§ Complete the following:
1) Answer these questions about the passage on the 2018 Kansas wheat harvest:
(a) What can farmers face at the elevator if their wheat exceeds a tolerance level?
(b) How much rain did Mike McClellan report his fields received on Saturday evening?
(c) For how much longer does McClellan expect to be harvesting?
2) Please resume the passage on the 2018 Kansas wheat harvest, starting right after its last sentence.

§ Given passage:
----

Kansas rains were few and far between during the wheat growing season, but they have become a regular presence during the 2018 harvest. As the precipitation record has ticked higher and higher over the last few weeks, weeds have inched taller and taller in Kansas wheat fields and pose an issue to farmers… To spray or not to spray, that is the question. Farmers face dockage, or even refusal, at the elevator if their wheat exceeds a tolerance level. But when farmers spray herbicide to kill the weeds, they must wait an allotted number of days and chance the exposure of more rain to their crop while extending this marathon of a harvest even further.
Mike McClellan, a Rooks County farmer, reported that his fields received anywhere from 1.5 to 4.5 inches of rain on Saturday evening. Farmers who received the lighter end of the range may try to get harvest rolling again Monday, but McClellan expects that it may turn into a muddy mess. Between starting and stopping for rains, McClellan is still toward the beginning of his harvest and expects to be harvesting for at least another two weeks.

----

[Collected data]
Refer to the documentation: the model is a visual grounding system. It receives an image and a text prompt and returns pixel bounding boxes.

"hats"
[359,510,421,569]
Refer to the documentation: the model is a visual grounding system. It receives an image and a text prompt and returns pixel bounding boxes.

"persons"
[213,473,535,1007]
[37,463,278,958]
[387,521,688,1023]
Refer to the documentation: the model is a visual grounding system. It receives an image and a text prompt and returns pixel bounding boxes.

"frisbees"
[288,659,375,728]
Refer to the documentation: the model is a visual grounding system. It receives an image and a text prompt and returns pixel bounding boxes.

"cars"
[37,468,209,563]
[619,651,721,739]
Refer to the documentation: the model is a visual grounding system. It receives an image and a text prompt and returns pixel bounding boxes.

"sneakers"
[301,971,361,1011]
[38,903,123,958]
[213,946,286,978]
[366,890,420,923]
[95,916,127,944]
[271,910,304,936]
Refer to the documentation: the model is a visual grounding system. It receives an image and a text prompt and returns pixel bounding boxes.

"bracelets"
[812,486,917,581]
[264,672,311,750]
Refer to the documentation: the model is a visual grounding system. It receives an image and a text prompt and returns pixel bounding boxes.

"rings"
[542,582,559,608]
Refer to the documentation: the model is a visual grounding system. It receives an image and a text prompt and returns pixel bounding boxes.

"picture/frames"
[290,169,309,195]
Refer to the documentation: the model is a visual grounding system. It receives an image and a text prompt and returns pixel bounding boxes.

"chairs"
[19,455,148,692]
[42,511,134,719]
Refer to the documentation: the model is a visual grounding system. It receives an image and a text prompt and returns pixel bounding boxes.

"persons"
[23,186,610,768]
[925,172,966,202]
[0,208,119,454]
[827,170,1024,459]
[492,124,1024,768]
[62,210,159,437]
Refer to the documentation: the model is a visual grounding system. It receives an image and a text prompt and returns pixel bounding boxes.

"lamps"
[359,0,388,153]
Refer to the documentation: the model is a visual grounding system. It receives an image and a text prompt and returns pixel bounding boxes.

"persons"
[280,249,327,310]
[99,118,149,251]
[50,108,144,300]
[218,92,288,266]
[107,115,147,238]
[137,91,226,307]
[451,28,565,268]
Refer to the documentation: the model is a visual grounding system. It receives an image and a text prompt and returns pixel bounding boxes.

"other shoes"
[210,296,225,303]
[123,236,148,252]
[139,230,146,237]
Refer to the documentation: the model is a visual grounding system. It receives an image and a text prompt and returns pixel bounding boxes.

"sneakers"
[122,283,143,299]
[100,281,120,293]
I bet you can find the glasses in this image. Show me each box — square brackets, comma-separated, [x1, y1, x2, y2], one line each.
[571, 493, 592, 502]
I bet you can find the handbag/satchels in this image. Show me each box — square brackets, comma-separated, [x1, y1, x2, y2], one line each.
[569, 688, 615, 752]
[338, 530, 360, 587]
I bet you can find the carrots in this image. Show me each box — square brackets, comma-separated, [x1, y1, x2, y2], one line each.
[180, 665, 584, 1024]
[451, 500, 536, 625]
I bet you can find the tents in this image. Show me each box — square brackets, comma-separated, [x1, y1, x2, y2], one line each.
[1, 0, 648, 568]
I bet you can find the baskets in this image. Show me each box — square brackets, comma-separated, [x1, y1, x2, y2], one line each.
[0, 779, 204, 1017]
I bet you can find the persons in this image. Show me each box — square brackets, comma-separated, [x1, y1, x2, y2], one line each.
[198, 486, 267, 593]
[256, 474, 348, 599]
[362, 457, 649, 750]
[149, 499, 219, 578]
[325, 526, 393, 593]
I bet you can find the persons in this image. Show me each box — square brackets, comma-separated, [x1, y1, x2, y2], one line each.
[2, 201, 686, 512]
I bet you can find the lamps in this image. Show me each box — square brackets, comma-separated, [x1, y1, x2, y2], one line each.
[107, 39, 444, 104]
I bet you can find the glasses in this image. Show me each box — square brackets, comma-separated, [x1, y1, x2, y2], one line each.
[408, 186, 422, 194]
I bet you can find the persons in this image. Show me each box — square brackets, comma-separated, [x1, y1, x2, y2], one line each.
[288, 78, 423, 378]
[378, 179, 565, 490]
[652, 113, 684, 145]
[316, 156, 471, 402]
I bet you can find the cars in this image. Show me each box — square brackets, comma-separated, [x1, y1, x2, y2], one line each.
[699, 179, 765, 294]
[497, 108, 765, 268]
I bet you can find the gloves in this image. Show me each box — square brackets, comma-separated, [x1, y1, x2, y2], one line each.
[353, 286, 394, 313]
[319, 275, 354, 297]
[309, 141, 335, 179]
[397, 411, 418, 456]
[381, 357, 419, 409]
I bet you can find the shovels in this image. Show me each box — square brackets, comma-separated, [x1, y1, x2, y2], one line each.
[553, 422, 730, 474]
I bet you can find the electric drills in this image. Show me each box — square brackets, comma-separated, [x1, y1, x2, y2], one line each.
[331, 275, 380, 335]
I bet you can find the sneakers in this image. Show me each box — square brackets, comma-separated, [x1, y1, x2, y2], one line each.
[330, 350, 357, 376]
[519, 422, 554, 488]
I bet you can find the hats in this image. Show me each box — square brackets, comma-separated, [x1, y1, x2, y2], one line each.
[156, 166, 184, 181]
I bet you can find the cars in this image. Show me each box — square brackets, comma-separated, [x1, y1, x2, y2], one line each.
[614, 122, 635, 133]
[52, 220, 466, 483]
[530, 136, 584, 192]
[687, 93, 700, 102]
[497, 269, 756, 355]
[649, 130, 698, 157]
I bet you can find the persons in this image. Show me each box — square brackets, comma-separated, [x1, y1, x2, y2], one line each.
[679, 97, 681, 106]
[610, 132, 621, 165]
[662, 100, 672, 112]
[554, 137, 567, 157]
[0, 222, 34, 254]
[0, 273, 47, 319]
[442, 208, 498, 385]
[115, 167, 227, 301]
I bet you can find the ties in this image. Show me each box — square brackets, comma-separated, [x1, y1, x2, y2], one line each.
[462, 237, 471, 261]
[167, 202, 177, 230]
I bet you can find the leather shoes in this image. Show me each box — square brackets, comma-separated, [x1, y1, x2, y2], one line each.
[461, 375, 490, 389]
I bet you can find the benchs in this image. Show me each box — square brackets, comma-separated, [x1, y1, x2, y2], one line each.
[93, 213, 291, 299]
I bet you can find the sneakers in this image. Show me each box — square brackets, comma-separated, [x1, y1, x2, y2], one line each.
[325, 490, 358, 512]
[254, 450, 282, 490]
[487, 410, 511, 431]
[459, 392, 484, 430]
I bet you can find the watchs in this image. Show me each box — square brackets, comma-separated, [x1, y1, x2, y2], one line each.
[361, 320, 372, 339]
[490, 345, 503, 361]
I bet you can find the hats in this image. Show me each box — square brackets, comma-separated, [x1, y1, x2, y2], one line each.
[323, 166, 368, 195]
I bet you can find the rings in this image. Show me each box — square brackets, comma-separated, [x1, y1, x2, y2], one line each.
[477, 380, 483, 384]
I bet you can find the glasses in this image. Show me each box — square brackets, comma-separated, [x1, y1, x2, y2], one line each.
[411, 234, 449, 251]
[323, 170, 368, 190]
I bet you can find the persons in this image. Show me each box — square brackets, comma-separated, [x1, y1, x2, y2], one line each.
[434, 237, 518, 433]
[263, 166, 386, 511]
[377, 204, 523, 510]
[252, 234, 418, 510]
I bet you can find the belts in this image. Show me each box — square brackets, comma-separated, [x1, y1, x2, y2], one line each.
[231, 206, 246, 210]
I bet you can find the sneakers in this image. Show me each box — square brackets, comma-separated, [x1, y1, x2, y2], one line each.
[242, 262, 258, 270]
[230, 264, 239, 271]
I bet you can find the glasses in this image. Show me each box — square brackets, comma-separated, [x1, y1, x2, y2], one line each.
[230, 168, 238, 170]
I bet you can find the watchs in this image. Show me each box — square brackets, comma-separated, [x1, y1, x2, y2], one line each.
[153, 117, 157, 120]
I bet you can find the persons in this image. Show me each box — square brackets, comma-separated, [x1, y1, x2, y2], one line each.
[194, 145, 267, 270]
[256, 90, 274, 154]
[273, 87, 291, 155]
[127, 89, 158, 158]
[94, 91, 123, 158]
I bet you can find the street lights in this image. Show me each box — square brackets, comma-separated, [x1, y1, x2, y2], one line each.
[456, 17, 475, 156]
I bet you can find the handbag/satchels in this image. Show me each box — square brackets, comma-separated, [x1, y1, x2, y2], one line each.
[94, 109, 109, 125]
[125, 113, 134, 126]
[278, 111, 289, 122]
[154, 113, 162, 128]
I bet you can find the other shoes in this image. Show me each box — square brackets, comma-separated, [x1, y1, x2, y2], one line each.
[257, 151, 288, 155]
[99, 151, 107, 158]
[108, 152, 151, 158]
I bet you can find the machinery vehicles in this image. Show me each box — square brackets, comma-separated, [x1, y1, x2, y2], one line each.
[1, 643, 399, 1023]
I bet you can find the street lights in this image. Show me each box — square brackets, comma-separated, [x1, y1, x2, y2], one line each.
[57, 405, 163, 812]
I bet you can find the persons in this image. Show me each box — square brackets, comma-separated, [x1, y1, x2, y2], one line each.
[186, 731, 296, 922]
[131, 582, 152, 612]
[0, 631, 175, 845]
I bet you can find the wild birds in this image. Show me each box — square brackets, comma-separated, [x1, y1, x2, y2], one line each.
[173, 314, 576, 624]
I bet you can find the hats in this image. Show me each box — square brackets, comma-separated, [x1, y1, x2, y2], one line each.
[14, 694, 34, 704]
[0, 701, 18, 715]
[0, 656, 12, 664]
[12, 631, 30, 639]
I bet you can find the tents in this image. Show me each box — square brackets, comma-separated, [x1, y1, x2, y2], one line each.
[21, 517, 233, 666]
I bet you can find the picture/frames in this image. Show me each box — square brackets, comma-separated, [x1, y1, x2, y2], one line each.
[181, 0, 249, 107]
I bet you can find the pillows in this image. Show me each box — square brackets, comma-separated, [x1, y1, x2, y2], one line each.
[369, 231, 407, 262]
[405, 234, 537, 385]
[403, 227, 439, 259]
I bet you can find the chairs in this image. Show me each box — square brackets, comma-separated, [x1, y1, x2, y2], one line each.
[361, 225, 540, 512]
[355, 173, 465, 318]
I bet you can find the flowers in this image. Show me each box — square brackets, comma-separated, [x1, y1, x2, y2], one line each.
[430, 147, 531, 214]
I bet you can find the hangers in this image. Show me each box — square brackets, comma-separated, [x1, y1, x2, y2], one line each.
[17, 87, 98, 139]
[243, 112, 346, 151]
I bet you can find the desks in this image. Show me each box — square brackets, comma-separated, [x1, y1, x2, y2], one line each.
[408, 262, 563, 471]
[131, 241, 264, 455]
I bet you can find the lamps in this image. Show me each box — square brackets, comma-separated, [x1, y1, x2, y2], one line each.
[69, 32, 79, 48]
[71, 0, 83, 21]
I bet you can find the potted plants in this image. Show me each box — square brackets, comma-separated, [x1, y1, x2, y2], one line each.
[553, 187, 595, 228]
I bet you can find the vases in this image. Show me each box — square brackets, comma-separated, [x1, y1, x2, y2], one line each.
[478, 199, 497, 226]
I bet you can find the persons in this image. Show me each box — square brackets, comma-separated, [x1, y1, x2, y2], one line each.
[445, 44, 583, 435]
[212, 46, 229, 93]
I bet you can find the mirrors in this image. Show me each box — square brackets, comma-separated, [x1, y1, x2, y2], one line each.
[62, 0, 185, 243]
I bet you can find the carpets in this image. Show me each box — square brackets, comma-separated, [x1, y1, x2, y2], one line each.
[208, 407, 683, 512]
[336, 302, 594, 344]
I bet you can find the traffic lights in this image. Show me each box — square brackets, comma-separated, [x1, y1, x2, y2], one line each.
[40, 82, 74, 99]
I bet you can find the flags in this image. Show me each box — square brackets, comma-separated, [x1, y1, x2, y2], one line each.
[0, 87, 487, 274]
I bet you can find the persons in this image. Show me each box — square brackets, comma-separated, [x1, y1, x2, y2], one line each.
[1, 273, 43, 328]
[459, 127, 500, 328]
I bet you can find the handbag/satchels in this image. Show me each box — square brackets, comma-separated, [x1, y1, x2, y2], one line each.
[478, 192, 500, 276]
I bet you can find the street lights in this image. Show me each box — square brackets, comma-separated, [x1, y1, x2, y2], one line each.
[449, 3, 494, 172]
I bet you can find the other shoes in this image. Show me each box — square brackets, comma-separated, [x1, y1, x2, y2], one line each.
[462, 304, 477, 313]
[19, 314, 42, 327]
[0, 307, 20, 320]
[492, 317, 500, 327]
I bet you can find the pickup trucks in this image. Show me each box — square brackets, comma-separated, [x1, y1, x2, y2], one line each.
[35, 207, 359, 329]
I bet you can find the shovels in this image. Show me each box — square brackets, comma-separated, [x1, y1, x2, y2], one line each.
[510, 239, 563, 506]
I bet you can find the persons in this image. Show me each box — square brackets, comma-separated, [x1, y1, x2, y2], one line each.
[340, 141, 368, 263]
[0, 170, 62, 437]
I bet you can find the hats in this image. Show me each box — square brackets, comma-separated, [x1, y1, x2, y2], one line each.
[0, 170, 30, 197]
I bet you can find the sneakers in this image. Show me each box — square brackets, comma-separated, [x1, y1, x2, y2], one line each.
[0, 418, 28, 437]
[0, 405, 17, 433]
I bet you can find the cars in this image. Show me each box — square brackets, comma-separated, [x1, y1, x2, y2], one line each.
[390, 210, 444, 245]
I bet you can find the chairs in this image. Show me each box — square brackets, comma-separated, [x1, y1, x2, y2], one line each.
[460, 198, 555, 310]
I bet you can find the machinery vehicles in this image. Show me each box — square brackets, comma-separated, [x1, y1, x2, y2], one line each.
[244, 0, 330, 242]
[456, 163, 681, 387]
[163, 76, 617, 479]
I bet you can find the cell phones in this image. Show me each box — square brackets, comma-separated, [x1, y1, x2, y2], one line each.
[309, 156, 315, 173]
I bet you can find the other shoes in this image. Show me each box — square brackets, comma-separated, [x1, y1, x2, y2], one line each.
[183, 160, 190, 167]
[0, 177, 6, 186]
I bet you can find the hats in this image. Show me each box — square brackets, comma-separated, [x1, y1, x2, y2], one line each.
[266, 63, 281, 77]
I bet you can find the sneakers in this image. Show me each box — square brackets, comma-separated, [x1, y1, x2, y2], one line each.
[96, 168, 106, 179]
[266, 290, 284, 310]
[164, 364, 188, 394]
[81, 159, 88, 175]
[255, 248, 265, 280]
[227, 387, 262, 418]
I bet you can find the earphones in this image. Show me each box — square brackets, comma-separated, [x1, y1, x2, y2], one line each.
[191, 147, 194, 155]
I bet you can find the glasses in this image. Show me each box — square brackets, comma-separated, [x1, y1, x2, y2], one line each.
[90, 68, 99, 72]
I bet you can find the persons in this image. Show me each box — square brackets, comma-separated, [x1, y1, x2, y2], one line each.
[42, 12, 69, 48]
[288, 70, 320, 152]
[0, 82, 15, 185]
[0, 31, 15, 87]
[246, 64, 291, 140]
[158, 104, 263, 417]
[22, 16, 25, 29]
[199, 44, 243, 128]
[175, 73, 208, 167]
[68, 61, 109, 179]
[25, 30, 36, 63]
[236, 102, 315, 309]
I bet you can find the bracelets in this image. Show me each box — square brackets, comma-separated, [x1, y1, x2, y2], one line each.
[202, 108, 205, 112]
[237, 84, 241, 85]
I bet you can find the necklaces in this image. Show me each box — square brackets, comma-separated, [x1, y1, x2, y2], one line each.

----

§ Exercise responses:
1)
(a) Dockage, or even refusal.
(b) Anywhere from 1.5 to 4.5 inches.
(c) At least another two weeks.

2)
“It feels like we’re still going to be cutting at Christmas,” said McClellan. “In 1993, we cut wheat in June, July and August, and it may just be on track for that this year.”
Yields for the two fields he has cut so far had exceeded expectations at 54 and 53 bushels per acre, but McClellan estimates that it’ll be all ‘downhill from there’ with expectations of some of his other fields to yield in the teens and twenties. Test weights have ranged from 58-62 pounds per bushel, but more rains mean the possibility of test weights dropping. Proteins in the area are higher than average.
Harvest for Jenny Goering in Kearney County has also been dotted with rains. But the Goering family narrowly avoided the heavy rains and plans to resume cutting on Monday. Goering reported that their harvest is around halfway done and expects to be finished in about a week.
Yields on the Goering’s organic wheat in the area have ranged from 20-30 bushels per acre, better than what she had expected going into the harvest season. Test weights have stayed above 60 pounds per bushel.
“Weeds will definitely put the pressure on us as we continue to cut,” said Goering. “We’re still in the middle of it, but we just have to keep going and keep our heads up.”
The 2018 Harvest Report is brought to you by the Kansas Wheat Commission, Kansas Association of Wheat Growers and the Kansas Grain and Feed Association. To follow along with harvest updates on Twitter, use #wheatharvest18.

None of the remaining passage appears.